Anyway, normally Edd does a pretty good job with the things he does, but the ep I watched yesterday was about a Morgan Plus 4 (I think that's what it was). The Morgan cars have wood bodies; this particular car needed a new chassis as it would not pass another Ministry of Transport inspection...which is why Mike was able to buy it for a mere £13,000--cheap for a Morgan.
The new chassis is £600 from Morgan, but it's a 100+ hour job to swap the old for the new.
(Multiply pounds by 1.5 to get dollars. It's close enough.)
The thing is, the new chassis was galvanized, but otherwise untreated. Edd left it as-is; if it had been me doing that, I would have painted the damned thing--first with a good primer, then with something tough. Galvanized steel is fairly rust-resistant by itself, but I'd want that extra, you know?
Then--he had to make new floor panels for the new chassis, as the wood floor panels were mostly shot. He used marine plywood, but didn't put anything on it.
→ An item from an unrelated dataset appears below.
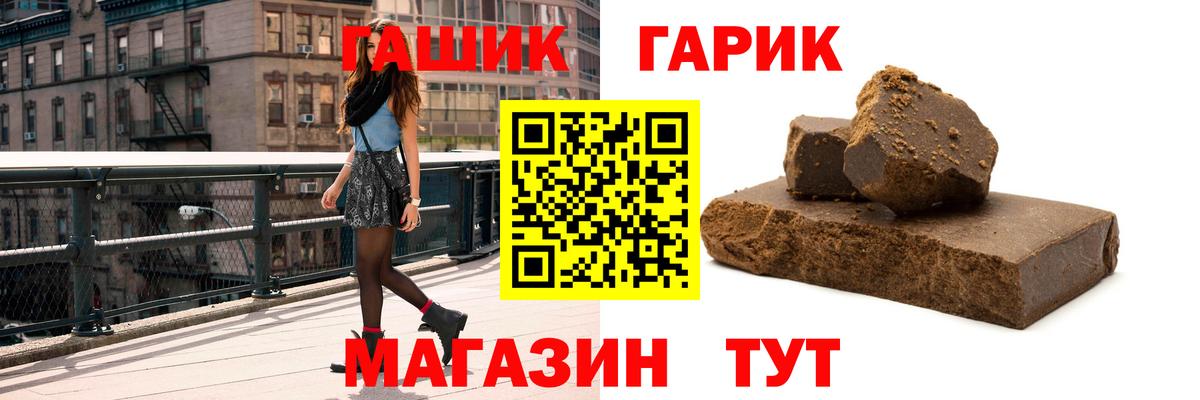 Гашиш Ice-O-Lator  Вход с VPN  ГАШ Premium  Гашиш  Сердобск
Again, if it were me, I would have put healthy coats of polyurethane varnish on that shit before putting it in the car, even if the wood is sufficiently durable in its own right. Taking the car apart and putting it back together is such a royal pain in the ass that I think the extra effort would be warranted. When you're talking about how the labor charge for the chassis swap is £6,000, doesn't it make sense to do the little extra things that will help ensure that car will never need such a job done on it ever again?
Still, it's a shame that you can't get Morgan cars here. The one on the show weighs 900 kg (20 lbs shy of an English ton) and with its 2 liter engine goes like a rocket. They've got classic styling, too, and they look like a ton of fun.